## ARTICLE
■ ■ ■
White Van Man and working class representation.

As a former member of the Liberal Democrats, I should be used to disappointment. But the grim inevitability of the sequence of events following Emily Thornberry’s tweet rumbled on with such predictability that it was hard not to despair. From the reaction to the initial tweet it was obvious that Thornberry was going to be forced to resign. It was suspected that she had mocked the simple patriotism of our noble working classes, and so off with her head. Miliband’s outrage duly followed, and before you can say ‘sliding poll ratings’, Thornberry had gone and White Van Dan had published his “Danifesto”, all thanks to that shining beacon of working class debate, The Sun. It probably won’t be long before we see White Van Dan following the lead of that similar pillar of working class intellectualism, Joe The Plumber, and standing for public office on a conservative ticket.

The central problem here is not just that White Van Dan’s views are repellent, but that the people who should be his most vocal detractors are silent. After all, he wants to bring back corporal punishment, to close the borders, and holds other such beliefs that, were they to be held by an upper or middle class person, would rightly be examined, debated, and attacked. Instead, because he conforms to a rather crude stereotype of the working class, people feel a need to protect him, by letting him speak unopposed and even by attacking the snobbishness of people who dare oppose him. But this is not a man speaking for himself with the full attention of peers ready to engage in political debate. That would require an equal exchange of views.  He is not being listened to by Labour, only nervously humoured, as if he’s wandered in off the streets and joined a middle class dinner table.

This is astonishingly patronising, not just to White Van Dan himself, but also to working class people as a whole. The only reason Dan has been allowed to speak, let alone speak unchallenged, to a national audience is that there was the fear on Labour’s part that Thornberry had somehow maligned the entirety of the working classes.  Indeed, he’s not even been allowed to speak unaided. He’s been paraded by the tabloids, had his cause discussed by the conservative right, and even been driven to harass Emily Thornberry at her house.  It not only gives the impression that the wider press are using a working class person for their own political ends, but also that the majority of political types don’t have enough experience with working class people to feel confident enough to challenge his views. There is, in other words, the sneaking fear that we’d better not challenge him because the working classes might actually agree with him.

It was this fear that lead to what, even by Ed Miliband’s standards, was the frankly ludicrous position of Miliband being asked as the leader of the opposition what emotion he felt when he saw a white van, and his even more ridiculous answer.
■ ■ ■
## Saved data entries
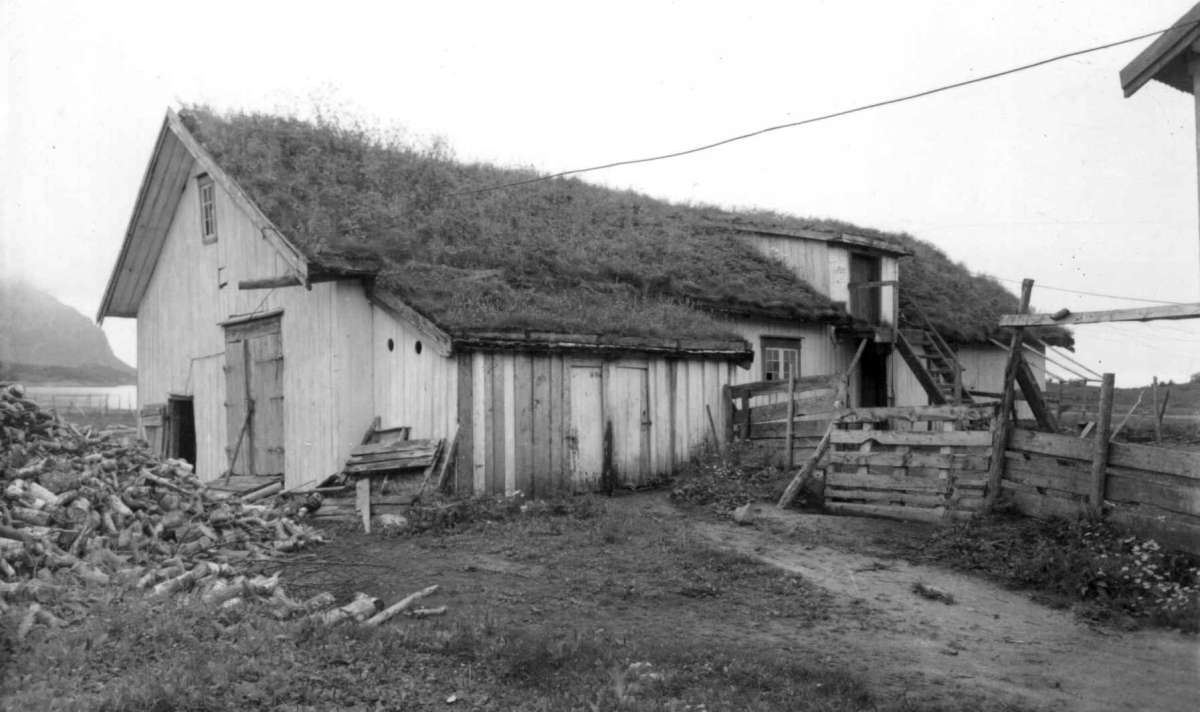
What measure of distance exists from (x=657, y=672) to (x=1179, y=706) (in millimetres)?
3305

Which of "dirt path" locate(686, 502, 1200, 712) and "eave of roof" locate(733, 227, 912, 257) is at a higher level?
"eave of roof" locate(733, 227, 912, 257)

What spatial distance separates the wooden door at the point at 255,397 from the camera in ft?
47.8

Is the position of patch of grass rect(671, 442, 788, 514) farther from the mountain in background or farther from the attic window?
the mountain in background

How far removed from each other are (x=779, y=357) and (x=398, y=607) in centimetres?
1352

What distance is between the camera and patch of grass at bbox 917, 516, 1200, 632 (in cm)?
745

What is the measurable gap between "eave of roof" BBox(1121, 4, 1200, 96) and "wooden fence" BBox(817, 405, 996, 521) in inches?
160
■ ■ ■
## TASKS TO CARRY OUT
1. In the article on White Van Dan, rewrite the text between "The central problem" and "class dinner table.", inclusive, substituting "national service" for "corporal punishment".
2. According to the article on White Van Dan, which newspaper published his "Danifesto"?
3. List every person named in the article on White Van Dan.

## ANSWERS GIVEN
1.
The central problem here is not just that White Van Dan’s views are repellent, but that the people who should be his most vocal detractors are silent. After all, he wants to bring back national service, to close the borders, and holds other such beliefs that, were they to be held by an upper or middle class person, would rightly be examined, debated, and attacked. Instead, because he conforms to a rather crude stereotype of the working class, people feel a need to protect him, by letting him speak unopposed and even by attacking the snobbishness of people who dare oppose him. But this is not a man speaking for himself with the full attention of peers ready to engage in political debate. That would require an equal exchange of views.  He is not being listened to by Labour, only nervously humoured, as if he’s wandered in off the streets and joined a middle class dinner table.

2. The Sun.

3. Emily Thornberry, Ed Miliband, White Van Dan, Joe The Plumber